**How to complete this task**
Answer these questions from the thesis abstract on DYRK1A and Down syndrome:
(a) In which region is the human gene DYRK1A located?
(b) What were the adult transgenic mice injected with?
(c) Against which conditions has the extra material on chromosome 21 been linked to a protective effect?

**Document section**
--------

Challenging cognition: The DYRK1A gene over-expression seen in Down syndrome causes learning defects and experimental treatments may reduce protein allowing for normal learning capability

The purpose of this thesis is to investigate the cause of cognitive defects and motor abnormalities displayed in Down syndrome individuals. Down syndrome (DS) is the most common genetic defect correlated with mental retardation, delayed development, and cognitive and learning deficits. Increased expression of the dual-specificity gene DYRK1A, which is highly conserved throughout evolution, appears to play a significant role in the neuropathology of DS. In addition, there is a higher incidence of certain autoimmune disorders associated with extra material on chromosome 21; however, the extra material has been linked to have a protective effect against (MS) Multiple Sclerosis and certain cancers (Weilback & Toyka, 2002).;The human gene DYRK1A is located in the Down syndrome critical region (DSCR) 21q22.2 (Antonarakis, 1991). DYRK1A is translocated into the nucleus and involved in the control of cell growth and development. This gene has unique genetic and biochemical properties, which plays a role in proliferation of neural progenitor cells and neuronal differentiation (Galceran et al., 2004; Kay, 2009; Mobley, 2009). An increased gene dosage of human DYRK1A in trisomy 21 disrupts the function of fully differentiated neurons, and this disruption may be reversible (Kay, 2009, Mobley, 2009).;With the development of modern molecular technologies and the mapping of the human genome, Stanford Center for Down syndrome and genetics research is in the process of studying the idea whether the gene can be turned off or its expression of its protein reduced. To explore this hypothesis, this experiment was conducted with transgenic mice that have an over-expression of DYRK1A. In Barcelona, Spain, these adult mice were given an injection of adeno-associated virus type 2, which normalized the DYRK1A protein levels. More importantly, the mice reduced their hyperactive behavior, restored motor abnormalities, and improved their cognitive ability. Therefore, the data suggest that normalizing DYRK1A gene expression in the adult TgDYRK1A mice, clearly makes this a potential therapy in Down syndrome in the future (Abalia et al., 2008). Only then can we imagine the beneficial impact on the lives of affected individuals with Down syndrome.

--------

**Data extract**
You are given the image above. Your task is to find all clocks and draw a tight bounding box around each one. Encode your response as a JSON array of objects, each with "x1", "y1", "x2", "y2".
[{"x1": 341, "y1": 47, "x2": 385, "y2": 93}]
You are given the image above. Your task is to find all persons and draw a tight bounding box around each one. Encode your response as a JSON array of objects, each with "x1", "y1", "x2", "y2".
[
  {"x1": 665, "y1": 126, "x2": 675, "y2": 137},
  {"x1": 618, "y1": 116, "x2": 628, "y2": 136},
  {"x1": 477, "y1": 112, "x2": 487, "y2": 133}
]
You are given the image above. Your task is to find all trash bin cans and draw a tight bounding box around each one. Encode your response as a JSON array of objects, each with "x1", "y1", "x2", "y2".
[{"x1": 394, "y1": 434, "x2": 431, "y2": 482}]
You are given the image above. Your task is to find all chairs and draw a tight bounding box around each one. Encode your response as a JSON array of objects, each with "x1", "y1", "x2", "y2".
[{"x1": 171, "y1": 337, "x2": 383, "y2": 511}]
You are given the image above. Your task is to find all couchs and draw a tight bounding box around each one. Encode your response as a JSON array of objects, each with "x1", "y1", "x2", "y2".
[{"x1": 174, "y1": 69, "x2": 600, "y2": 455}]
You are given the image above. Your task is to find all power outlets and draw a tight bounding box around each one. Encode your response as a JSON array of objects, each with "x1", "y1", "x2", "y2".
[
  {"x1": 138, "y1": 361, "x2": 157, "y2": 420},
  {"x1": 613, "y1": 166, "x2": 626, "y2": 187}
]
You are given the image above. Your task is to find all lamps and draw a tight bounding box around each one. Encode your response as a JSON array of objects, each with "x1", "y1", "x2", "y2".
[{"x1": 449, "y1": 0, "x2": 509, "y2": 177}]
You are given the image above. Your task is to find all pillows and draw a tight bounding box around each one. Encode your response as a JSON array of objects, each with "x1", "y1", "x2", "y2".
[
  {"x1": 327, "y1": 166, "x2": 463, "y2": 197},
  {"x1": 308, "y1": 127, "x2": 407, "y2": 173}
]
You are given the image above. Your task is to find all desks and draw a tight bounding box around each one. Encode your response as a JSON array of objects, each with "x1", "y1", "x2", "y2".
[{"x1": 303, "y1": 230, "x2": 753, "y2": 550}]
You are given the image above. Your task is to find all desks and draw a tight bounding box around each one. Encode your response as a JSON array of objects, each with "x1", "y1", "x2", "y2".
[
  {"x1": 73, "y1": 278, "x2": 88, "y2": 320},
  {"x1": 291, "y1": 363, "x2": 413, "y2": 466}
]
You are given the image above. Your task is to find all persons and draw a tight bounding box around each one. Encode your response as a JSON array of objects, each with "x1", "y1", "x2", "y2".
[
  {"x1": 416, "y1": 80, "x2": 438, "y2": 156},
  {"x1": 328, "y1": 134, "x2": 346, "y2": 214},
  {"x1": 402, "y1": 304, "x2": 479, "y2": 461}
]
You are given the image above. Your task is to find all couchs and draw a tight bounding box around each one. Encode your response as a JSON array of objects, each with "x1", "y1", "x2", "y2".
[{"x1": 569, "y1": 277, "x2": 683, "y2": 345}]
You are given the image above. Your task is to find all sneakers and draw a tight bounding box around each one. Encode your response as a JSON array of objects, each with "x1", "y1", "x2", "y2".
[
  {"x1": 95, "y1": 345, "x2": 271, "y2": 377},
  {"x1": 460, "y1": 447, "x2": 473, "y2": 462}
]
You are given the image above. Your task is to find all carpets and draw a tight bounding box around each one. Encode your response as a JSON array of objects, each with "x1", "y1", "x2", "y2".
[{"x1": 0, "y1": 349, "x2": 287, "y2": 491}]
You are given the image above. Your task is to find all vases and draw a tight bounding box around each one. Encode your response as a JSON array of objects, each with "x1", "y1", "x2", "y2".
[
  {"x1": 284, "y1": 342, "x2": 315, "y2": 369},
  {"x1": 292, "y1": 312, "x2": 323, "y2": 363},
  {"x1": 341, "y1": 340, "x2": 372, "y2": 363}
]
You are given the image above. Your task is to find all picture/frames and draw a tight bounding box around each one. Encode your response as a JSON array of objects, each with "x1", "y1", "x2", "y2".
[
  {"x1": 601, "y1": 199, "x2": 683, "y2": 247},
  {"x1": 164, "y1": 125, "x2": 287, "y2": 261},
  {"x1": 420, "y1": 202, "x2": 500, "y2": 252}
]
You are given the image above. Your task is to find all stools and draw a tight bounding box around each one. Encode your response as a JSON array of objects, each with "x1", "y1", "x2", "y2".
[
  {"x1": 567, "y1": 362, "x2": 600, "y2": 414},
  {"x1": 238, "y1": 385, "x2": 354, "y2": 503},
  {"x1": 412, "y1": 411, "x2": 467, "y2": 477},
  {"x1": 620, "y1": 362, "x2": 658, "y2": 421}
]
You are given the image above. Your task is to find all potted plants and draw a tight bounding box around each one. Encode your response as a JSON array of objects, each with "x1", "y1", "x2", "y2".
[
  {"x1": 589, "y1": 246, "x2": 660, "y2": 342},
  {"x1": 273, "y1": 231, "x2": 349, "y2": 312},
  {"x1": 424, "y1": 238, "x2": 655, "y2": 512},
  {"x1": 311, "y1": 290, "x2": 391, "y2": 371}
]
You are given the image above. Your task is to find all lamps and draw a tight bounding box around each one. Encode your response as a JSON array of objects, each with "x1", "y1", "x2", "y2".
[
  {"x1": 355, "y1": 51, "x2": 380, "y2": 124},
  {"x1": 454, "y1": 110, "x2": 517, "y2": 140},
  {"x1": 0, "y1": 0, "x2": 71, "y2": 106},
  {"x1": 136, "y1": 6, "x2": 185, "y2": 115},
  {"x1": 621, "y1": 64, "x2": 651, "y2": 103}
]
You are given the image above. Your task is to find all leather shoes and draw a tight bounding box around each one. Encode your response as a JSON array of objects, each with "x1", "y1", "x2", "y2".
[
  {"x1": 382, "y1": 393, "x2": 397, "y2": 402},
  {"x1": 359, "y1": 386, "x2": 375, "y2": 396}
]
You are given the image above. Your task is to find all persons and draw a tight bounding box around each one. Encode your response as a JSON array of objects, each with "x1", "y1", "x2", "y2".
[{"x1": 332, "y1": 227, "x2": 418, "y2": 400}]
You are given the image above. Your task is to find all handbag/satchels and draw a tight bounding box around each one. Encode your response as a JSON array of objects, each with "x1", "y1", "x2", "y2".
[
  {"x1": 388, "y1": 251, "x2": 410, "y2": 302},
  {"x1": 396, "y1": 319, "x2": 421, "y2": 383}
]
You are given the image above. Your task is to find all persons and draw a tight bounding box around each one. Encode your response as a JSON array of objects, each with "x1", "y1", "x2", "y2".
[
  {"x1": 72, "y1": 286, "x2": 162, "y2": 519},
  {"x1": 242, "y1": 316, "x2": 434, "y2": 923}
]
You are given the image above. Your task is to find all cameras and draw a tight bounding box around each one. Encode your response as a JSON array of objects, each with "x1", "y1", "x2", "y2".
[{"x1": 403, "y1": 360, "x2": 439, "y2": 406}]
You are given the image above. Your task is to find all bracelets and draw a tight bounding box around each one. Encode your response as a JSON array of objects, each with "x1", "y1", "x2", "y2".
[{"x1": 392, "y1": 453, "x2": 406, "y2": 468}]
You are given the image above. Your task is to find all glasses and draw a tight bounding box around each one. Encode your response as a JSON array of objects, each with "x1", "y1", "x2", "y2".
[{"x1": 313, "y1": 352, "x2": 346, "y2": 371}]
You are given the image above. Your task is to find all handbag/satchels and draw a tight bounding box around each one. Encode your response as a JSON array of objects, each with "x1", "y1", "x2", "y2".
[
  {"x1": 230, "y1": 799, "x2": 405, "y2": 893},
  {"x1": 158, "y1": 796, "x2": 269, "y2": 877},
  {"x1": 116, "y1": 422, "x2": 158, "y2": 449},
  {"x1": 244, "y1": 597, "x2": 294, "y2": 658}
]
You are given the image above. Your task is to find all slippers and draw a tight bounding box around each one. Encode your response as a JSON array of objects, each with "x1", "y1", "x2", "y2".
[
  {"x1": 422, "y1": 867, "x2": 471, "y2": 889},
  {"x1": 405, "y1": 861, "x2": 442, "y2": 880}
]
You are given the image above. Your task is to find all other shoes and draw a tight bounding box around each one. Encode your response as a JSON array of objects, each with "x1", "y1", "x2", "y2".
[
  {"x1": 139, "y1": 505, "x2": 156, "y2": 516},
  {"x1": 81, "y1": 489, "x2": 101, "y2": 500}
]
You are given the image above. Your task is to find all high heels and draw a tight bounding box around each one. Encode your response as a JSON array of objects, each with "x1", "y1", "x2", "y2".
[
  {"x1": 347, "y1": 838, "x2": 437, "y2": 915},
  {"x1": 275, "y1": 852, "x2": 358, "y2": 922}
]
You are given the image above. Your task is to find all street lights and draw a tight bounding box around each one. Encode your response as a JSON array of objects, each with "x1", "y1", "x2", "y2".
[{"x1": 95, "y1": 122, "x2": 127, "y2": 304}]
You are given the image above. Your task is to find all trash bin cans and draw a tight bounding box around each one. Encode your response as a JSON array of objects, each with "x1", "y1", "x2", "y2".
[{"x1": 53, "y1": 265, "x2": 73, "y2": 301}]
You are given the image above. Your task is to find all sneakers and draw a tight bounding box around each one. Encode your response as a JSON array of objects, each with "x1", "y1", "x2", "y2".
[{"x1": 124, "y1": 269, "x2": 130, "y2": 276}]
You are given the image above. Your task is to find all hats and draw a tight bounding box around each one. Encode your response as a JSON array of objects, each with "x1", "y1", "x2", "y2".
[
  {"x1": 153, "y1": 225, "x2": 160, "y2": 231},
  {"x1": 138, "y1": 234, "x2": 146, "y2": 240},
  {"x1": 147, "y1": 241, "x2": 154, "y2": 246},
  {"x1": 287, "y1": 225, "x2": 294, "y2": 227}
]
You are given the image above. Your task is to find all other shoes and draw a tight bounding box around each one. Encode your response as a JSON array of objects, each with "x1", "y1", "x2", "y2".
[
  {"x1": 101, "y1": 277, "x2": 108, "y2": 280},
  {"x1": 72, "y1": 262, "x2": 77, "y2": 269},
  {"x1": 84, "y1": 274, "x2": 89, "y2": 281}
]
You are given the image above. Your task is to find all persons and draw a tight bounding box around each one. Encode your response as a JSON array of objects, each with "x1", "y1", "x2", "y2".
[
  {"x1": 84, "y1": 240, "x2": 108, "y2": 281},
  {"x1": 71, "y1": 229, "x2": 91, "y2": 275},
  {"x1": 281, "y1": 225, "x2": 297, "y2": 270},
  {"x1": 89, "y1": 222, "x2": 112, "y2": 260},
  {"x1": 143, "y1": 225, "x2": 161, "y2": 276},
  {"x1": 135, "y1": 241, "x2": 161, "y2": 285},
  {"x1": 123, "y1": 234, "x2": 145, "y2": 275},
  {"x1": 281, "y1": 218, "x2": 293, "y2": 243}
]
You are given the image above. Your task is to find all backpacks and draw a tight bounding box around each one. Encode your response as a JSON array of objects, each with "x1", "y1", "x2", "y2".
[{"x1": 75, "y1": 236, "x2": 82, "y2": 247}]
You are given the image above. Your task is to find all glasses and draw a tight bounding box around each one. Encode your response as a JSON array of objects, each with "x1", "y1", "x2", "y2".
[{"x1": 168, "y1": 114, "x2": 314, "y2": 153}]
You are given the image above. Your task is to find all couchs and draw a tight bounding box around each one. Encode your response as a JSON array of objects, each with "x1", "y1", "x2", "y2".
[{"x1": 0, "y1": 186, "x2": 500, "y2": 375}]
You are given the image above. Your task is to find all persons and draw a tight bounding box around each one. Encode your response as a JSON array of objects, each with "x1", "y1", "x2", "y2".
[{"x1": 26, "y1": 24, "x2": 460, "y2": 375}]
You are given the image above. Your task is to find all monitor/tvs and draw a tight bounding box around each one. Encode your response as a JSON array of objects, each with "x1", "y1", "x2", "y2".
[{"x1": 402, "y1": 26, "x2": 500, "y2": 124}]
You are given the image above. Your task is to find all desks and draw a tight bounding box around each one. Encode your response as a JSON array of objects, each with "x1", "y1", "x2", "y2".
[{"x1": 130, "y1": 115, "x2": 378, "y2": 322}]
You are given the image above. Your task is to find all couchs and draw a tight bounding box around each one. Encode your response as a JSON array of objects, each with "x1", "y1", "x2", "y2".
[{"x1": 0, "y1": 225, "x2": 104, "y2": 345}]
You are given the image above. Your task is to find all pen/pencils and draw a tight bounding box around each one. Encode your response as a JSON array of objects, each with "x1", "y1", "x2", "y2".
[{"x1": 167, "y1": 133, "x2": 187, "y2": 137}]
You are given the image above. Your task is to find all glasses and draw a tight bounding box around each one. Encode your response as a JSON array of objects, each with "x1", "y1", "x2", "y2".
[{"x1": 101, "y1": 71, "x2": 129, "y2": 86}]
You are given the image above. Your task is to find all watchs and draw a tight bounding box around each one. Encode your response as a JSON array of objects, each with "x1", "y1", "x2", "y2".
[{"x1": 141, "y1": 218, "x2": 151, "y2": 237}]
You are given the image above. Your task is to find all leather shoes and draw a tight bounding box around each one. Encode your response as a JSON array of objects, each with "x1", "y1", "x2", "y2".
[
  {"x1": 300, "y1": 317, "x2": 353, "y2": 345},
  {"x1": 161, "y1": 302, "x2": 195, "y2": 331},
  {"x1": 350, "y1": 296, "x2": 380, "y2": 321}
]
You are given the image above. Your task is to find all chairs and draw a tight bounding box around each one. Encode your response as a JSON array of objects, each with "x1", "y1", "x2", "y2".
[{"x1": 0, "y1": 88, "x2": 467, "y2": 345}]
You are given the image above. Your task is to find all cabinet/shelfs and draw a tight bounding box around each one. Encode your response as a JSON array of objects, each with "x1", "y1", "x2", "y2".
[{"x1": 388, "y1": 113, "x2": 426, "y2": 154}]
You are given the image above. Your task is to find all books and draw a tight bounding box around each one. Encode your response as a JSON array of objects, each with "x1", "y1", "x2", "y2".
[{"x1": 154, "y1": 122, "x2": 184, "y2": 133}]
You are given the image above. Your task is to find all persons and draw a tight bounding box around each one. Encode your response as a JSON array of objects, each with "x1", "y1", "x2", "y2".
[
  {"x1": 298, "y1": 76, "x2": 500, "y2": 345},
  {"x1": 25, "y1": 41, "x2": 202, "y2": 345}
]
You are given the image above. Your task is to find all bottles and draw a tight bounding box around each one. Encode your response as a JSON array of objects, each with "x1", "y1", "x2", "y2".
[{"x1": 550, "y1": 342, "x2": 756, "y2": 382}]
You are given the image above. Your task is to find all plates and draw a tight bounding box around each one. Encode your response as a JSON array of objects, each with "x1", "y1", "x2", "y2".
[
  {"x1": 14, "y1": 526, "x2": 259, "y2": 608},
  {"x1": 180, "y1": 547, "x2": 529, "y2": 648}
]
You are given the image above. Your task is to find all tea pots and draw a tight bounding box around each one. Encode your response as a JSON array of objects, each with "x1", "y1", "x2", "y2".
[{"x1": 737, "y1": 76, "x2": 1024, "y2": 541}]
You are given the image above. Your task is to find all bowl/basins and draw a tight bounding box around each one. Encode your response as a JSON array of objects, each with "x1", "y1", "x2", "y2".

--------

**Solution to this exercise**
(a) The Down syndrome critical region (DSCR) 21q22.2.
(b) Adeno-associated virus type 2.
(c) Multiple Sclerosis (MS) and certain cancers.